In video surveillance, to critically assure public safety, hundreds and thousands of surveillance cameras are deployed within cities, but it is almost impossible to manually monitor all cameras to keep an eye on violent activities. Rather, there is a significant requirement for developing automated video surveillance systems to automatically track and monitor such activities.
- LRCN (CNN + LSTM) [Long-term Recurrent Convolutional Network]
- ConvLSTM [Convolutional Long short term memory]
ConvLSTM is a variant of LSTM (Long Short-Term Memory) containing a convolution operation inside the LSTM cell. Both the models are a special kind of RNN, capable of learning long-term dependencies.
ConvLSTM replaces matrix multiplication with convolution operation at each gate in the LSTM cell. By doing so, it captures underlying spatial features by convolution operations in multiple-dimensional data.
The main difference between ConvLSTM and LSTM is the number of input dimensions. As LSTM input data is one-dimensional, it is not suitable for spatial sequence data such as video, satellite, radar image data set. ConvLSTM is designed for 3-D data as its input.
A CNN-LSTM is an integration of a CNN (Convolutional layers) with an LSTM. First, the CNN part of the model process the data and one-dimensional result feed an LSTM model.
Flowchart of carma
Demo Video of Carma
Demo.mp4
Explanation
The video which has to be classified will be fed into the site of carma. The LRCN model is run on it and the output will be downloaded, which is the labelled version of the input video, being classified into fight/no-fight.
Accuracy Achieved 73.33% using LRCN 64.57% using ConvLSTM
Future Enhancements
• We will connect our model to a cctv system for realtime violence detection.
• We are going to build a notification system that will send a ping to the app whenever it detection any sort of crime.

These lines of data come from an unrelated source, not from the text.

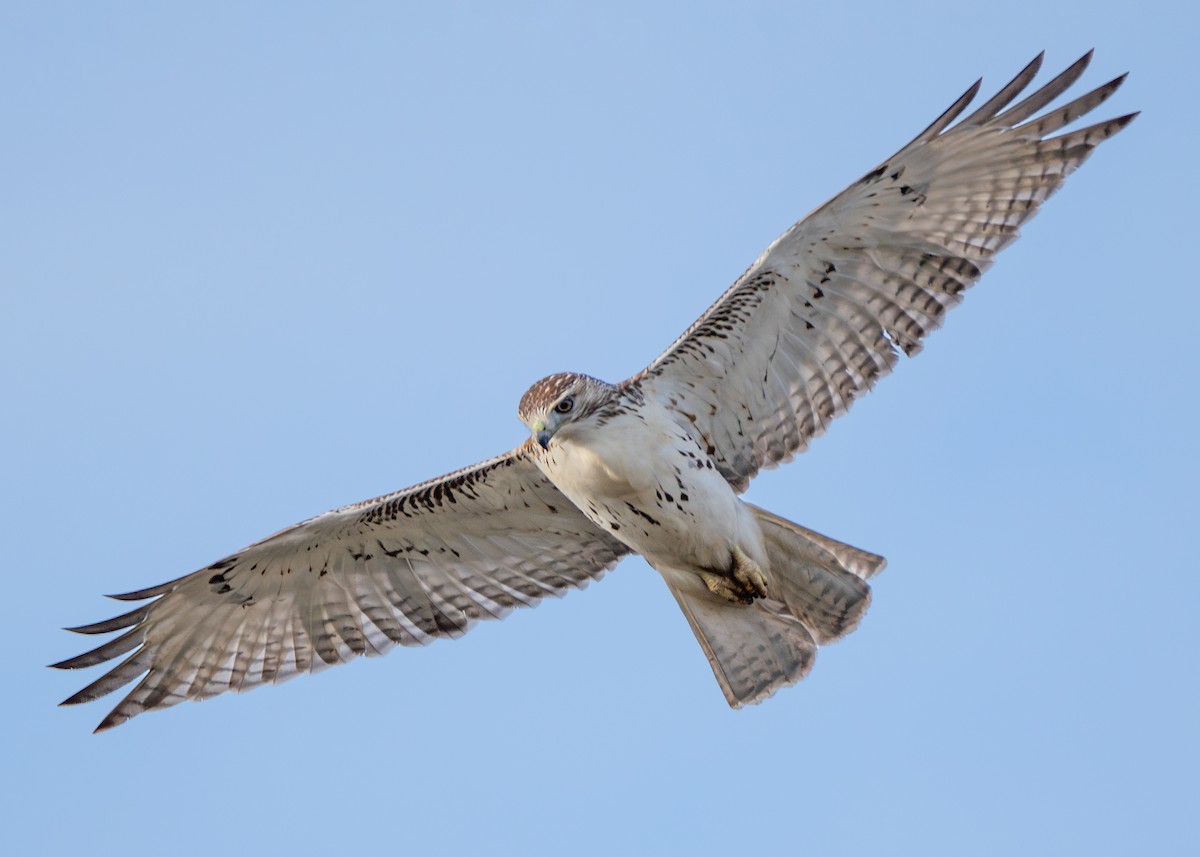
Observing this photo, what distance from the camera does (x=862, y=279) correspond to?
12.6m

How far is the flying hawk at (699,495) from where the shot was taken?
12.0 metres

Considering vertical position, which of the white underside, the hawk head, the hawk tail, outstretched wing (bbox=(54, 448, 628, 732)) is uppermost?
outstretched wing (bbox=(54, 448, 628, 732))

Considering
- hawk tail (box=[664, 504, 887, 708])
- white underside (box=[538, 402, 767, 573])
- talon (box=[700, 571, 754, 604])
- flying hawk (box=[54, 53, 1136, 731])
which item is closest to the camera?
white underside (box=[538, 402, 767, 573])

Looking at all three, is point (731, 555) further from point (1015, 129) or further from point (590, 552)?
point (1015, 129)

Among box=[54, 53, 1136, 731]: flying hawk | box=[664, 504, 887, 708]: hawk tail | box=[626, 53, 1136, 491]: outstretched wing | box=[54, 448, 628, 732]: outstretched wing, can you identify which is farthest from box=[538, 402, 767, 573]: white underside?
box=[54, 448, 628, 732]: outstretched wing

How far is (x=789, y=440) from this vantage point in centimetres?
1289

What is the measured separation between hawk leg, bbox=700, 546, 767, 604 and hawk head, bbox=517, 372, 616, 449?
1427mm

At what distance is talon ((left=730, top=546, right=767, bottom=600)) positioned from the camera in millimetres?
12230

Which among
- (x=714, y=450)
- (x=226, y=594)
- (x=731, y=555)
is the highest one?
(x=226, y=594)

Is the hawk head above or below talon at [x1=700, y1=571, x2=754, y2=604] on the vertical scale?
above

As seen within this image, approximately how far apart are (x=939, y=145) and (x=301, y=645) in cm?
582

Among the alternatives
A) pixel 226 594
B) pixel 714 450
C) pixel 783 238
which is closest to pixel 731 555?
pixel 714 450

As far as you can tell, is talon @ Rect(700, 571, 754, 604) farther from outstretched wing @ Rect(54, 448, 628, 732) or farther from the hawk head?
the hawk head

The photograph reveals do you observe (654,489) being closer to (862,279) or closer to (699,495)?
(699,495)
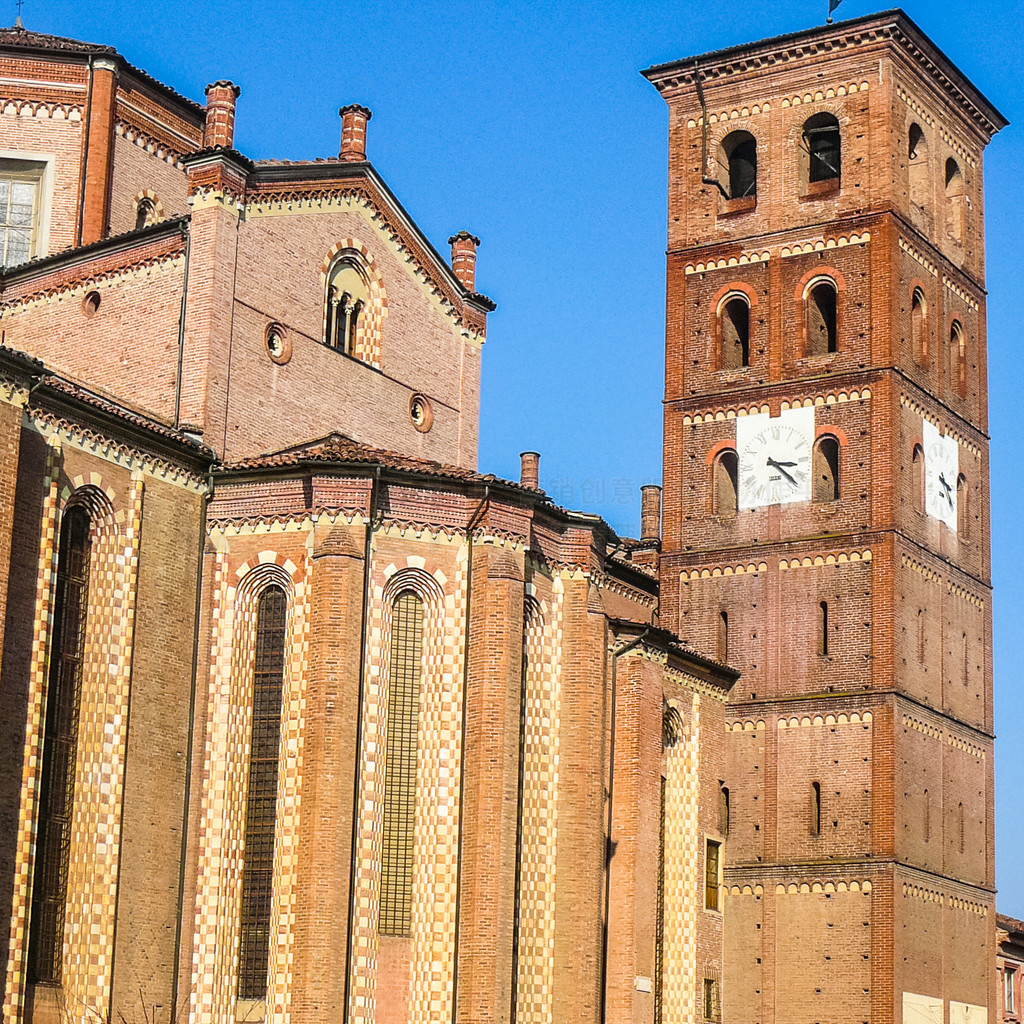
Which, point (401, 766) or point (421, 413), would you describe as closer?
point (401, 766)

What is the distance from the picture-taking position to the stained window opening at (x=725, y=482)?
128 feet

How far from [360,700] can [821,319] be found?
1608cm

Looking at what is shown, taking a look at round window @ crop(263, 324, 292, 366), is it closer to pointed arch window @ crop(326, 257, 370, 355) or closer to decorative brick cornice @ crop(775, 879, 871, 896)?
pointed arch window @ crop(326, 257, 370, 355)

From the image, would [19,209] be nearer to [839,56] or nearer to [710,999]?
[839,56]

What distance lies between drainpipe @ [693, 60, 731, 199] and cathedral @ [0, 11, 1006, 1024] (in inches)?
4.0

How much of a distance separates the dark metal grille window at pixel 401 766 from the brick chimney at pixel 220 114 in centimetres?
802

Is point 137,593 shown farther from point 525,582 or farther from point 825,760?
point 825,760

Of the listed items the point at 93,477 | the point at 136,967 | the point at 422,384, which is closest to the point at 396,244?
the point at 422,384

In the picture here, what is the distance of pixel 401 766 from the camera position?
27.9 m

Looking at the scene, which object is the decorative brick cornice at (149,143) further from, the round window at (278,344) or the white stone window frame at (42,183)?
the round window at (278,344)

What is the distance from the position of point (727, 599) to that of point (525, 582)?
393 inches

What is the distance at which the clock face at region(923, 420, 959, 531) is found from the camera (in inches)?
1527

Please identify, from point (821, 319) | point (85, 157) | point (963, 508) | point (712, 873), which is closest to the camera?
point (85, 157)

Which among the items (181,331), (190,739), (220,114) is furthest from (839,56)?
(190,739)
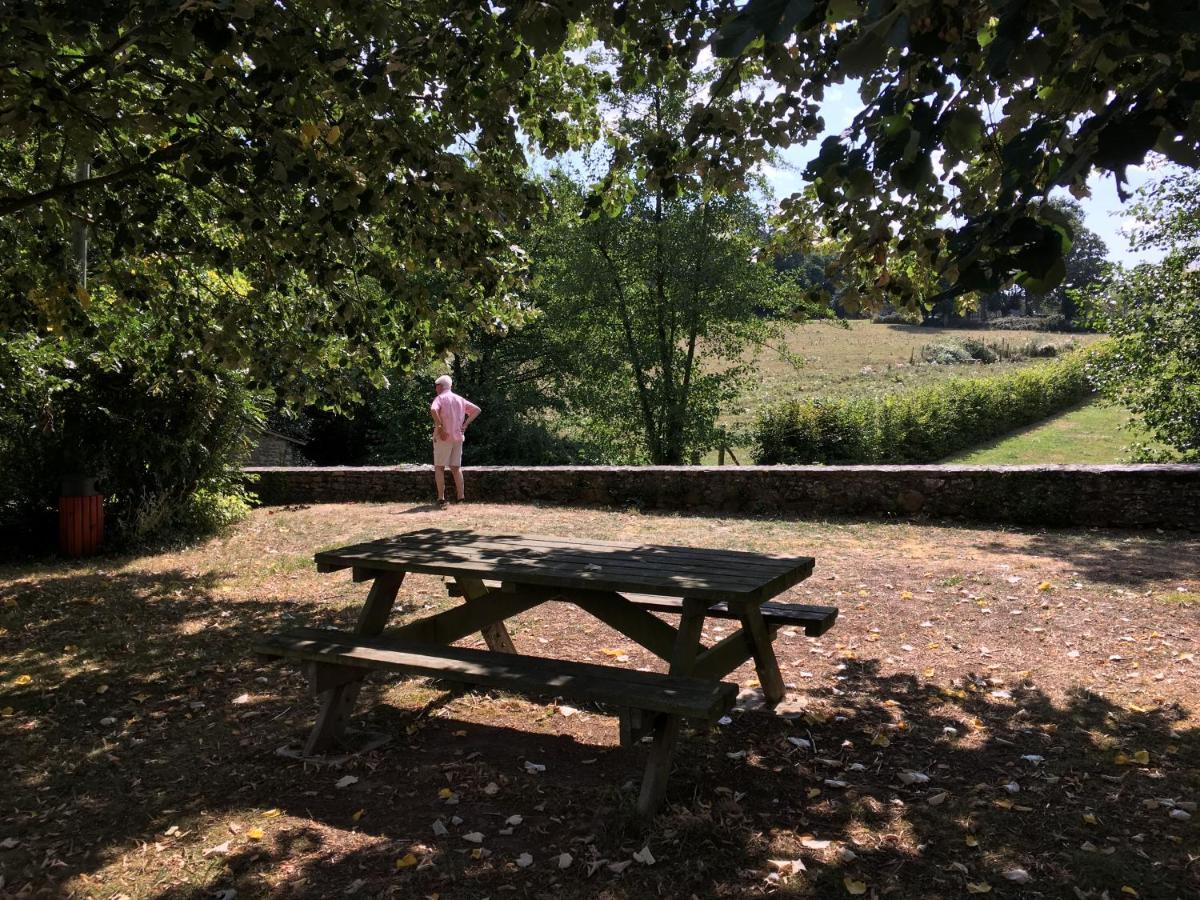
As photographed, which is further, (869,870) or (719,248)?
(719,248)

• The location should also get updated on the map without any delay so that the police can get to know where the crime is happening.

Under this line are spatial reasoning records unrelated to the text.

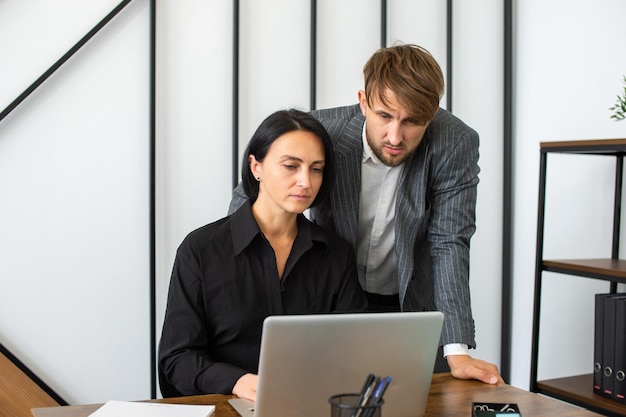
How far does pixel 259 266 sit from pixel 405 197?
1.43ft

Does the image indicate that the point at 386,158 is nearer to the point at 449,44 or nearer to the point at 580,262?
the point at 580,262

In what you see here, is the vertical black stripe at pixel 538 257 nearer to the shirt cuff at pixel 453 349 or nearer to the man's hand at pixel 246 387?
the shirt cuff at pixel 453 349

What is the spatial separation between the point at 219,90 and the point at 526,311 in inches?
56.7

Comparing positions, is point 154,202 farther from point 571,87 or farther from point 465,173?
point 571,87

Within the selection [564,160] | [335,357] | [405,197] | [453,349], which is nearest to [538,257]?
[564,160]

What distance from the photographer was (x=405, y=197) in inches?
72.9

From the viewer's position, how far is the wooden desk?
4.03 ft

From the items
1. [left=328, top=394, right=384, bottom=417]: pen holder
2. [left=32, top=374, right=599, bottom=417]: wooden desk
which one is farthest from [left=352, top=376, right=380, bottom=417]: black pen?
[left=32, top=374, right=599, bottom=417]: wooden desk

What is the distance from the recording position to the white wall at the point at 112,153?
2.09 m

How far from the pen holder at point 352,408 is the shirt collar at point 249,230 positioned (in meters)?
0.75

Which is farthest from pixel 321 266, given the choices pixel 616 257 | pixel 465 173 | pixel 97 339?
pixel 616 257

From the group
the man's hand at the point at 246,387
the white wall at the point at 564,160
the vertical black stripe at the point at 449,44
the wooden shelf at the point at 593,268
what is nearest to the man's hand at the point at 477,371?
the man's hand at the point at 246,387

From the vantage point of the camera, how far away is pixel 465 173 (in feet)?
6.16

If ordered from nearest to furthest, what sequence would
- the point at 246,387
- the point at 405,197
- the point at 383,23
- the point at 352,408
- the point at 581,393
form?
the point at 352,408 < the point at 246,387 < the point at 405,197 < the point at 581,393 < the point at 383,23
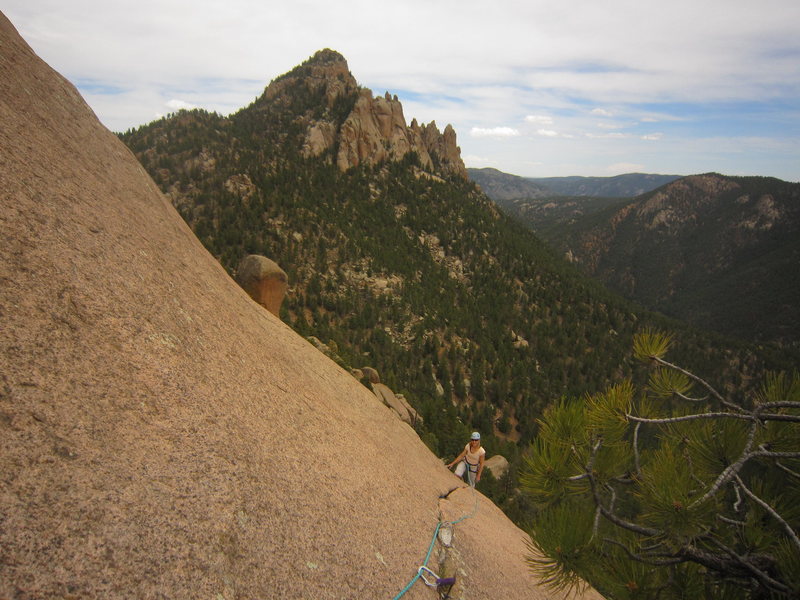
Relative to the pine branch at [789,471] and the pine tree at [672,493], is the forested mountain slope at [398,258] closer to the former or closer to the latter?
the pine tree at [672,493]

• Our app will also have a reporting feature so that the public can report any crime they have witnessed to the police and a cctv camera can be setup at that particular location.
References
Ş. Aktı, G.A. Tataroğlu, H.K. Ekenel, “Vision-based Fight Detection from Surveillance Cameras”, IEEE/EURASIP 9th International Conference on Image Processing Theory, Tools and Applications, Istanbul, Turkey, November 2019.